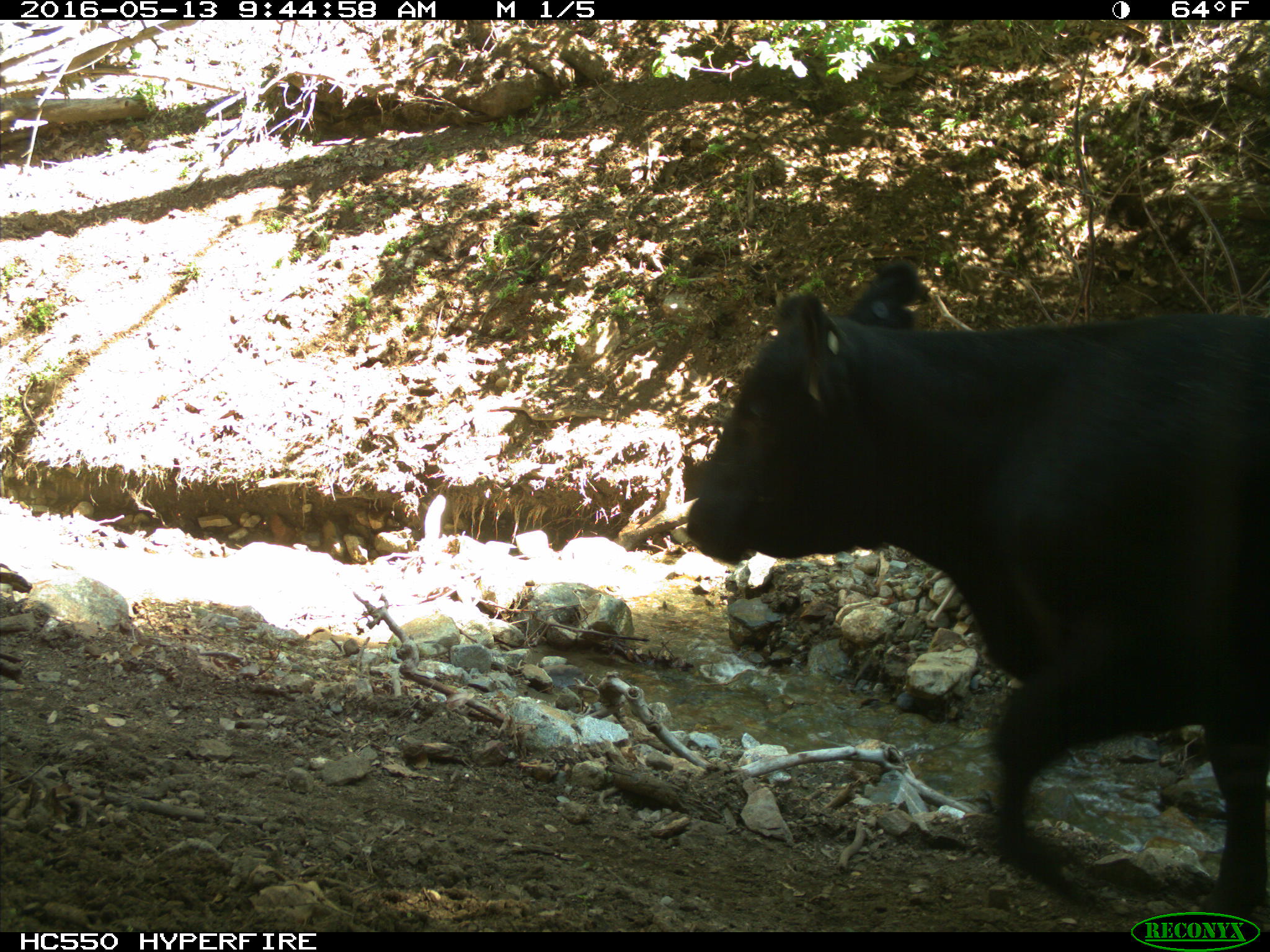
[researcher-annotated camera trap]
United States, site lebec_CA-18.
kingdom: Animalia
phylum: Chordata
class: Mammalia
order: Artiodactyla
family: Bovidae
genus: Bos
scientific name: Bos taurus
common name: domestic cow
Bos taurus (domestic cow).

* [About this exercise] Find the line that contains "kingdom: Animalia". Repeat it and every line after it, exactly as written, up to and including the last line of the records above.

* [Answer space]
kingdom: Animalia
phylum: Chordata
class: Mammalia
order: Artiodactyla
family: Bovidae
genus: Bos
scientific name: Bos taurus
common name: domestic cow
Bos taurus (domestic cow).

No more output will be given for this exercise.